## begin PROVIDED ENTRIES

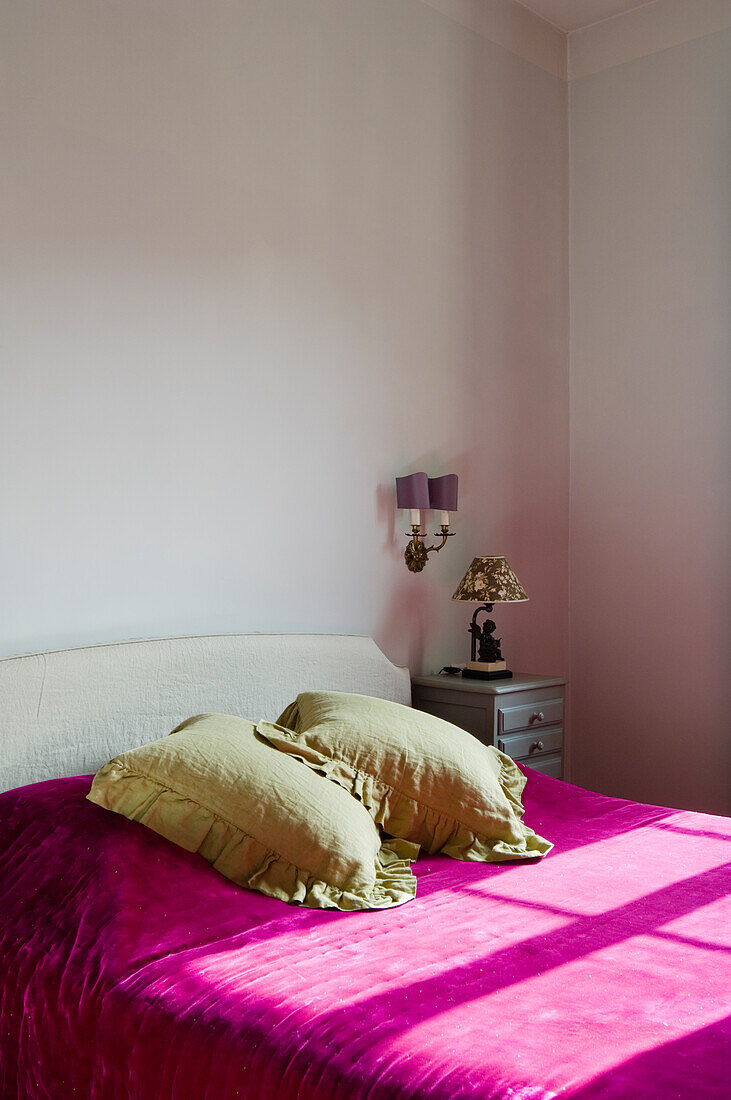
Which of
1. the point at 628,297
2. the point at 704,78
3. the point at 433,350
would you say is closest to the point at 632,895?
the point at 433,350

## end PROVIDED ENTRIES
## begin PROVIDED ENTRIES

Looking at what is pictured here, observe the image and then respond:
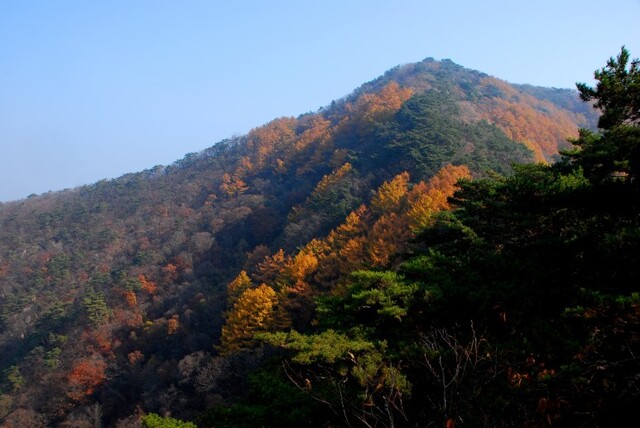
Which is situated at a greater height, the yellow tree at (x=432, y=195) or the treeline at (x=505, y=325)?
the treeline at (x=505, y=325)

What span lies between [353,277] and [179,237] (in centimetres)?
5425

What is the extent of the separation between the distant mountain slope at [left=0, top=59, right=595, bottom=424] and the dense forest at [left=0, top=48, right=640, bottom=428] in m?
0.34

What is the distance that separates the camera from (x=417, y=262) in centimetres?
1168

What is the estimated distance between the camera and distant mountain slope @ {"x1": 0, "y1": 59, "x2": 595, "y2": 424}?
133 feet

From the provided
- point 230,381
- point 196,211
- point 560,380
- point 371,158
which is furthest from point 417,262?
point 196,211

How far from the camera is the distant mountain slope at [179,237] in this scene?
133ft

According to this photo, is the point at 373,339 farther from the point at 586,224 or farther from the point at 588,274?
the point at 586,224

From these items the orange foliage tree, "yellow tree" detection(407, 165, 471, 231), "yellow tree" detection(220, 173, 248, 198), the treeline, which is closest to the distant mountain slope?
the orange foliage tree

## end PROVIDED ENTRIES

» WHAT IS ASKED
Collect every line from the entries above that contains the word "mountain", and copy each one in full.

» SOLUTION TO THIS TASK
What is the extent of the separation between the distant mountain slope at [left=0, top=59, right=595, bottom=424] and the dense forest at [left=0, top=48, right=640, bottom=428] in m?
What is the estimated distance between the camera and distant mountain slope @ {"x1": 0, "y1": 59, "x2": 595, "y2": 424}?
How far from the camera is the distant mountain slope at [179,237] in this scene?
From these items the orange foliage tree, "yellow tree" detection(407, 165, 471, 231), "yellow tree" detection(220, 173, 248, 198), the treeline, which is closest to the distant mountain slope?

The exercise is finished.